__What needs to be done__. Reproduce, word for word, the rows starting at the line that contains "How far is Rect(161, 804, 357, 1224): young" and running through the end of the rows.

[Spatial reasoning dataset excerpts]
* * * *
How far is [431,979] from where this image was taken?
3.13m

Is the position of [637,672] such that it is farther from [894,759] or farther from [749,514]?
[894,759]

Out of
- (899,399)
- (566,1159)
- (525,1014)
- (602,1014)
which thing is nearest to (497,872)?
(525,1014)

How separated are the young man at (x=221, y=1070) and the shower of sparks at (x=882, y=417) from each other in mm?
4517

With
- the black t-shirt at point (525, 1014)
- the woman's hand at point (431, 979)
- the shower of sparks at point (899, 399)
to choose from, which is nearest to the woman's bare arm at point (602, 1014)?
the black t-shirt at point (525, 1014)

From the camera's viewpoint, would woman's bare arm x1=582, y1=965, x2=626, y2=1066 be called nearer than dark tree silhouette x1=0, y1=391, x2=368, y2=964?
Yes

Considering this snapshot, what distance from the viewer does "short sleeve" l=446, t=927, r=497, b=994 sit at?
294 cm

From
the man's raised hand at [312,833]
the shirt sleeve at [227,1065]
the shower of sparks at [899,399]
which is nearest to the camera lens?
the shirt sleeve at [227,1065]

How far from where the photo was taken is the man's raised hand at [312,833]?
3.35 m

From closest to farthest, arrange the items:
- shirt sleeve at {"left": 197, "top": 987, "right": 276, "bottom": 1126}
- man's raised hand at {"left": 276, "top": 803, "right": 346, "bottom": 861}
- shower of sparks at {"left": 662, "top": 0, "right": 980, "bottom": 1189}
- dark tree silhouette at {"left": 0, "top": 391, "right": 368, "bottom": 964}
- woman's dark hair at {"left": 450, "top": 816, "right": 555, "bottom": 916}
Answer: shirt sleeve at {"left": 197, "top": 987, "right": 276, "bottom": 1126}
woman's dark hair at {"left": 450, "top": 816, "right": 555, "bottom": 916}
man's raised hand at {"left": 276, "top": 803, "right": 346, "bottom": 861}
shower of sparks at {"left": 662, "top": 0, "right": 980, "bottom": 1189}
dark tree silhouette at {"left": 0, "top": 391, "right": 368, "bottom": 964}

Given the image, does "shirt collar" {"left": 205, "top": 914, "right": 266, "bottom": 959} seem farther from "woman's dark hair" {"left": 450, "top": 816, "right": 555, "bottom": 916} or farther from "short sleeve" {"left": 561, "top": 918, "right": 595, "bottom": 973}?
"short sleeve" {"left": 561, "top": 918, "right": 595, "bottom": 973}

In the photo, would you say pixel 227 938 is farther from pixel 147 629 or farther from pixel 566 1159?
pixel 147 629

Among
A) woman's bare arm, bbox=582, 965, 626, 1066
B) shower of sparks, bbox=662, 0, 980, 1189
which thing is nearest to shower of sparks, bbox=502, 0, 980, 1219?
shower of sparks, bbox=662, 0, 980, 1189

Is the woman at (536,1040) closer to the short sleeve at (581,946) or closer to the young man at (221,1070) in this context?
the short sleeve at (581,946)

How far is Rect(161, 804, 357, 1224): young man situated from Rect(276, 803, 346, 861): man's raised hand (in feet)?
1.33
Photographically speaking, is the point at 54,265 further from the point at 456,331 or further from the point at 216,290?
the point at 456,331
* * * *
__The output__.
How far is Rect(161, 804, 357, 1224): young man situated from Rect(276, 803, 346, 861): man's raised hand (in feet)?
1.33
Photographically speaking, is the point at 54,265 further from the point at 456,331 or further from the point at 216,290?
the point at 456,331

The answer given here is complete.